Menindaklanjuti Inpres No. 9 Tahun 2016, Menteri Pendidikan dan Kebudayaan secara gamblang
menginstrusikan untuk menyempurnakan dan menyelaraskan kurikulum SMK sesuai dengan kompetensi
kebutuhan pengguna lulusan (link and match). “Link” dan “match” mengisyaratkan agar para lulusan
mempunyai wawasan atau sikap kompetititf, seperti etika kerja (work ethic), pencapaian motivasi
(achievement motivation), penguasaan (mastery), sikap berkompetisi (competitiveness), memahami arti
uang (money beliefs), dan sikap menabung (attitudes to saving). “Link” dan “match” memerlukan
perubahan kerangka pikir dari seluruh pelaksana pendidikan baik institusi pendidikan maupun staf
pengajar harus pro aktif mengembangkan “link” dan “match” dengan dunia kerja.
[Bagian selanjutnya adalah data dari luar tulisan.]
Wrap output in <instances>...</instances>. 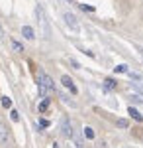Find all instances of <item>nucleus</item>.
I'll return each mask as SVG.
<instances>
[{"label": "nucleus", "mask_w": 143, "mask_h": 148, "mask_svg": "<svg viewBox=\"0 0 143 148\" xmlns=\"http://www.w3.org/2000/svg\"><path fill=\"white\" fill-rule=\"evenodd\" d=\"M61 83L65 85L67 89H71V93H77V87L73 85V79H71V77H67V75H63V77H61Z\"/></svg>", "instance_id": "obj_4"}, {"label": "nucleus", "mask_w": 143, "mask_h": 148, "mask_svg": "<svg viewBox=\"0 0 143 148\" xmlns=\"http://www.w3.org/2000/svg\"><path fill=\"white\" fill-rule=\"evenodd\" d=\"M2 105H4V107H10V105H12V101L8 99V97H4V99H2Z\"/></svg>", "instance_id": "obj_16"}, {"label": "nucleus", "mask_w": 143, "mask_h": 148, "mask_svg": "<svg viewBox=\"0 0 143 148\" xmlns=\"http://www.w3.org/2000/svg\"><path fill=\"white\" fill-rule=\"evenodd\" d=\"M130 69H127V65H118L116 67V73H127Z\"/></svg>", "instance_id": "obj_11"}, {"label": "nucleus", "mask_w": 143, "mask_h": 148, "mask_svg": "<svg viewBox=\"0 0 143 148\" xmlns=\"http://www.w3.org/2000/svg\"><path fill=\"white\" fill-rule=\"evenodd\" d=\"M133 87H135L137 91H143V83H141V81H137V83H133Z\"/></svg>", "instance_id": "obj_15"}, {"label": "nucleus", "mask_w": 143, "mask_h": 148, "mask_svg": "<svg viewBox=\"0 0 143 148\" xmlns=\"http://www.w3.org/2000/svg\"><path fill=\"white\" fill-rule=\"evenodd\" d=\"M8 136H10V134H8V128L0 123V144H6V142H8Z\"/></svg>", "instance_id": "obj_5"}, {"label": "nucleus", "mask_w": 143, "mask_h": 148, "mask_svg": "<svg viewBox=\"0 0 143 148\" xmlns=\"http://www.w3.org/2000/svg\"><path fill=\"white\" fill-rule=\"evenodd\" d=\"M37 14V22H39V30H41V38H49V26H47V18H45V12L41 6L35 8Z\"/></svg>", "instance_id": "obj_2"}, {"label": "nucleus", "mask_w": 143, "mask_h": 148, "mask_svg": "<svg viewBox=\"0 0 143 148\" xmlns=\"http://www.w3.org/2000/svg\"><path fill=\"white\" fill-rule=\"evenodd\" d=\"M63 18H65V24L69 26V28H71V30H73V32H78V28H80V26H78L77 16H75V14H71V12H65V16H63Z\"/></svg>", "instance_id": "obj_3"}, {"label": "nucleus", "mask_w": 143, "mask_h": 148, "mask_svg": "<svg viewBox=\"0 0 143 148\" xmlns=\"http://www.w3.org/2000/svg\"><path fill=\"white\" fill-rule=\"evenodd\" d=\"M63 134H65V136H73V130H71V125H69V119H65V121H63Z\"/></svg>", "instance_id": "obj_6"}, {"label": "nucleus", "mask_w": 143, "mask_h": 148, "mask_svg": "<svg viewBox=\"0 0 143 148\" xmlns=\"http://www.w3.org/2000/svg\"><path fill=\"white\" fill-rule=\"evenodd\" d=\"M130 114H132L133 119H135V121H143V116L139 113H137V111H135V109H133V107H130Z\"/></svg>", "instance_id": "obj_8"}, {"label": "nucleus", "mask_w": 143, "mask_h": 148, "mask_svg": "<svg viewBox=\"0 0 143 148\" xmlns=\"http://www.w3.org/2000/svg\"><path fill=\"white\" fill-rule=\"evenodd\" d=\"M22 34L28 38V40H33V28H30V26H24L22 28Z\"/></svg>", "instance_id": "obj_7"}, {"label": "nucleus", "mask_w": 143, "mask_h": 148, "mask_svg": "<svg viewBox=\"0 0 143 148\" xmlns=\"http://www.w3.org/2000/svg\"><path fill=\"white\" fill-rule=\"evenodd\" d=\"M84 136H86V138H94V130H92L90 126H86V128H84Z\"/></svg>", "instance_id": "obj_10"}, {"label": "nucleus", "mask_w": 143, "mask_h": 148, "mask_svg": "<svg viewBox=\"0 0 143 148\" xmlns=\"http://www.w3.org/2000/svg\"><path fill=\"white\" fill-rule=\"evenodd\" d=\"M104 87H106V89H114V87H116V81L114 79H106L104 81Z\"/></svg>", "instance_id": "obj_9"}, {"label": "nucleus", "mask_w": 143, "mask_h": 148, "mask_svg": "<svg viewBox=\"0 0 143 148\" xmlns=\"http://www.w3.org/2000/svg\"><path fill=\"white\" fill-rule=\"evenodd\" d=\"M2 36H4V32H2V28H0V38H2Z\"/></svg>", "instance_id": "obj_17"}, {"label": "nucleus", "mask_w": 143, "mask_h": 148, "mask_svg": "<svg viewBox=\"0 0 143 148\" xmlns=\"http://www.w3.org/2000/svg\"><path fill=\"white\" fill-rule=\"evenodd\" d=\"M12 47H14V49H16V51H24L22 44H18V42H12Z\"/></svg>", "instance_id": "obj_12"}, {"label": "nucleus", "mask_w": 143, "mask_h": 148, "mask_svg": "<svg viewBox=\"0 0 143 148\" xmlns=\"http://www.w3.org/2000/svg\"><path fill=\"white\" fill-rule=\"evenodd\" d=\"M10 116H12V121H20V114H18V111H12Z\"/></svg>", "instance_id": "obj_13"}, {"label": "nucleus", "mask_w": 143, "mask_h": 148, "mask_svg": "<svg viewBox=\"0 0 143 148\" xmlns=\"http://www.w3.org/2000/svg\"><path fill=\"white\" fill-rule=\"evenodd\" d=\"M47 105H49V101H47V99H45V101L41 103V105H39V111H41V113H43L45 109H47Z\"/></svg>", "instance_id": "obj_14"}, {"label": "nucleus", "mask_w": 143, "mask_h": 148, "mask_svg": "<svg viewBox=\"0 0 143 148\" xmlns=\"http://www.w3.org/2000/svg\"><path fill=\"white\" fill-rule=\"evenodd\" d=\"M37 81H39V95L41 97H49L51 93H53V79L47 75V73H39V77H37Z\"/></svg>", "instance_id": "obj_1"}]
</instances>
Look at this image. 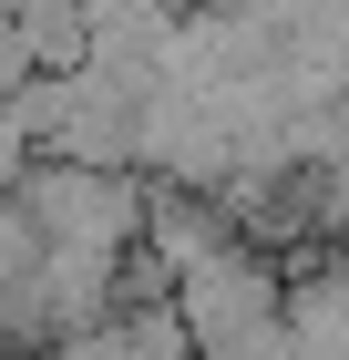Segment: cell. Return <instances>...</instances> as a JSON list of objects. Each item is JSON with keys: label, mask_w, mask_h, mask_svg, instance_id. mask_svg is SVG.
Masks as SVG:
<instances>
[{"label": "cell", "mask_w": 349, "mask_h": 360, "mask_svg": "<svg viewBox=\"0 0 349 360\" xmlns=\"http://www.w3.org/2000/svg\"><path fill=\"white\" fill-rule=\"evenodd\" d=\"M11 217L52 257H124L144 226V175H93V165H62V155H31L21 186H11Z\"/></svg>", "instance_id": "1"}, {"label": "cell", "mask_w": 349, "mask_h": 360, "mask_svg": "<svg viewBox=\"0 0 349 360\" xmlns=\"http://www.w3.org/2000/svg\"><path fill=\"white\" fill-rule=\"evenodd\" d=\"M164 319L185 330V360L216 350V340H246V330H268L277 319V257L237 248V257H206V268L175 278V299H164Z\"/></svg>", "instance_id": "2"}, {"label": "cell", "mask_w": 349, "mask_h": 360, "mask_svg": "<svg viewBox=\"0 0 349 360\" xmlns=\"http://www.w3.org/2000/svg\"><path fill=\"white\" fill-rule=\"evenodd\" d=\"M134 248H154L164 268L185 278V268H206V257H237V217H226L216 195H195V186H144Z\"/></svg>", "instance_id": "3"}]
</instances>
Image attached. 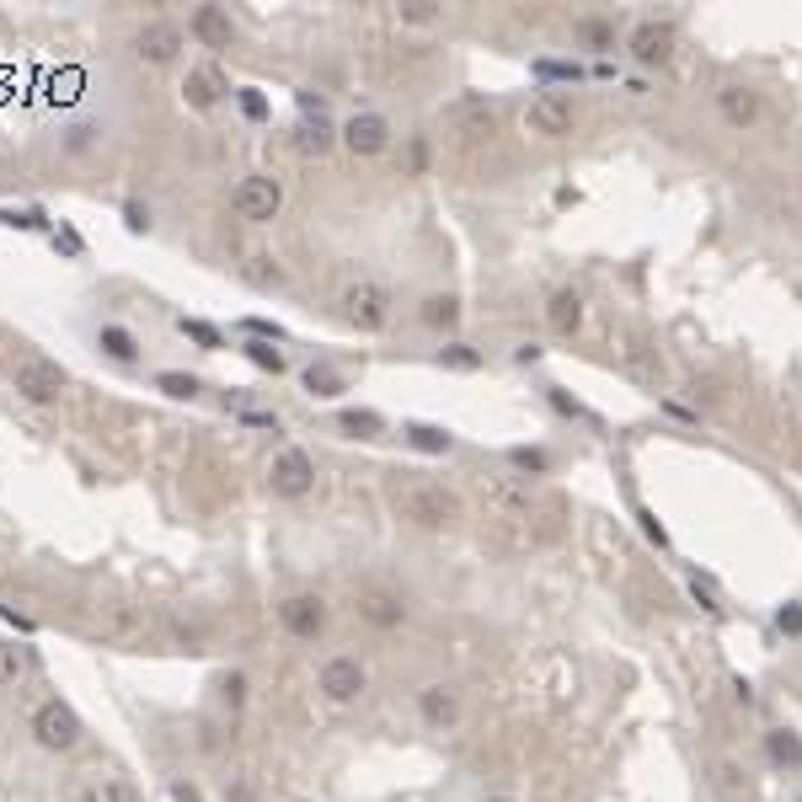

“Link” and “Match” dalam Revitalisasi SMK diharapkan dapat menciptakan generasi penduduk usia
produktif siap kerja yang memiliki kompetensi keterampilan atau keahlian siap pakai yang dibutuhkan
perusahaan dan dunia industri. Mengingat perusahaan dengan dunia industri sangat membutuhkan tenaga
terampil siap kerja yang berkarakter etos kerja dan disiplin serta memiliki daya saing tinggi. Tujuan yang
akan dicapai dengan adanya revitalisasi SMK ini adalah:
1) Mewujudkan Link and Match sekolah dengan Dunia Usaha/Industri.
2) Mengubah paradigma dari push menjadi pull. Artinya paradigma SMK yang dulunya hanya
mendorong untuk mencetak lulusan saja tanpa memperhatikan kebutuhan pasar kerja berganti menjadi
paradigma mencari segala sesuatu yang berhubungan dengan pasar kerja mulai dari budaya kerja dan
kompetensi yang diperlukan dalam pasar kerja dan menariknya ke dalam SMK untuk disusun kurikulum
SMK yang diselaraskan dengan kurikulum industri.
3) Mengubah pembelajaran dari supply driven ke demand driven.
4) Menyiapkan lulusan SMK yang adaptable terhadap perubahan dunia untuk menjadi lulusan yang dapat
bekerja, melanjutkan, dan berwirausaha.
5) Mengurangi/menghilangkan kesenjangan antara pendidikan kejuruan dengan kebutuhan DUDI baik
dari aspek teknologi, administratif, maupun kompetensi.